I stepped into my maternal grand-parents home in Baroda after 18 years. When we were re-designing our home and looking for a swing that would grace our living room, my mother suggested that we bring the one that once swung in her parents place. So I went to Baroda, ostensibly to get the old swing but also visit my ancestor’s home that had been lying vacant ever since my grand-mother passed away. The house on a busy Khanderao market area stood desolate. My maternal uncles had moved away where there jobs took them, never living in Baroda in the house they grew up. My granny had lived alone for nearly a decade or more after my nana had passed away. She was a gutsy lady with a mind of her own. My nana was a simple man; handsome with piercing blue eyes who was known in the old Baroda as a no-nonsense French professor. He taught the language to his sons but not to his daughter to whom I always complain of wasting an opportunity to learn not only good English but French as well.
As I struggled to open the lock, memories of my childhood flitted before my eyes. I remembered a ‘strike’ we children had resorted to when we were refused permission to go to a movie. We had even shouted slogans against them, something like ‘Narayan Bhuvan murdabad’ or so. Or of my grand-mother sitting on the swing and planning the day.
Cob-webs and unprecedented dirt greeted me on opening the door. The staircase that led to the first-floor living room was full of dense cob-webs and it was dark. The entire house seemed eerie as I went about searching for the elusive swing and its parts, especially the precious bronze-chain and hooks. I found the swing easily but it took some amount of time to locate the bronze-chain as it was locked away in the steel cupboard by my maternal uncles.
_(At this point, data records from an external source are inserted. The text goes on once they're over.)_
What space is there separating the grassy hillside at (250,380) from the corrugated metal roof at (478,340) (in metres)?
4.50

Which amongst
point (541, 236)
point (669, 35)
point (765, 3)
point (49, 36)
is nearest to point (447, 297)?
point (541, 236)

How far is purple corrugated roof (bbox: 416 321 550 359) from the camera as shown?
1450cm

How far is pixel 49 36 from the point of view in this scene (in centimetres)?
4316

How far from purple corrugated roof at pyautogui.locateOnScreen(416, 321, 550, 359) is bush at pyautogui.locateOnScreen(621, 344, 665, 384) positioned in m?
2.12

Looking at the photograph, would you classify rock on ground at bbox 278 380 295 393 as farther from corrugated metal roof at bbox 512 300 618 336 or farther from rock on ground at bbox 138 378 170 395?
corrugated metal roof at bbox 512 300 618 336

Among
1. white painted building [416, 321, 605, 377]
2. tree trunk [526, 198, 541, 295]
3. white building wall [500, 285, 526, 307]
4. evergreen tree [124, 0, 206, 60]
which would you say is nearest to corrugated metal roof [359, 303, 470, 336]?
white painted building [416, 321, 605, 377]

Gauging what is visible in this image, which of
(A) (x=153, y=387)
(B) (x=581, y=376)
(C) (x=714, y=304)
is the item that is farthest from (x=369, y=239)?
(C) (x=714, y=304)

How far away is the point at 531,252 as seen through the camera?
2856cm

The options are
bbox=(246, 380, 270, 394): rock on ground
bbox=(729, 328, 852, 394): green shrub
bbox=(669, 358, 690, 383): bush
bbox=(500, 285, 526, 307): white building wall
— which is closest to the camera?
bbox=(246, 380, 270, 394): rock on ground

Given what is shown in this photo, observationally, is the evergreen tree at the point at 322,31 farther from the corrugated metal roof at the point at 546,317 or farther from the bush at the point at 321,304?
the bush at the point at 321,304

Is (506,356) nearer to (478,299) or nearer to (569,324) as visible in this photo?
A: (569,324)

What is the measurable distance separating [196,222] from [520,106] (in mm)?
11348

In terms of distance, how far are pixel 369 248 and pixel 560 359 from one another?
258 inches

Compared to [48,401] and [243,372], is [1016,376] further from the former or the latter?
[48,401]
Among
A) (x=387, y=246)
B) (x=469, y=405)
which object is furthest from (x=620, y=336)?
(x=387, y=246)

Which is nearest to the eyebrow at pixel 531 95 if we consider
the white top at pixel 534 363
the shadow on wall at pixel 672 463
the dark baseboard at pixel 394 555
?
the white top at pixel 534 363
I dusted the chairs and sat down on one to catch my breath and looked around. Everything sat exactly as it was when I was a child – the old radio, photo frames of my grand-parents, their sons and daughter on the wall, decorative items in the glass-cupboard. Even the ‘prized’ miniature motor-cycle which was bought by one of my uncles who had gone to Mauritius which we had envied when we were young, stared back with dust and obscurity. As I continued to look around, the calendar caught my eye and sent a chill down my spine – it showed August 1992, the month my grand-mother had breathed her last. Nothing had changed in the house since that day, only there was no one living now.
The house had become silent, bare and lifeless. Just 18 years separated life and emptiness. What was once a home which throbbed with conversations, food, music, French tuitions, quarrels, speculations, tensions and celebrations and lots more had passed into oblivion. Only memories stood testimony to the struggle its elderly inhabitants went through so that their children could make success of their lives. The sons and their children have done well for themselves – some even migrated out of India to make home on foreign soils, some are doctors, some engineers, artists, bankers and so on. No one goes back to Baroda and to ‘Narayan Bhuvan’ anymore. Sadness filled my heart on seeing the decay, physical as well as spiritual. A lived-home full of rich experiences and memories has become useless, unworthy in matter of few years. While education helped the family to so-called success, it didn’t ‘teach’ any lessons to value the roots and traditions that gave shape to their destinies.
The swing holds pride of place in my home. As it swings to and fro, it connects to the past, opening a corridor in which old memories can easily travel and inhabit and co-exist with the present.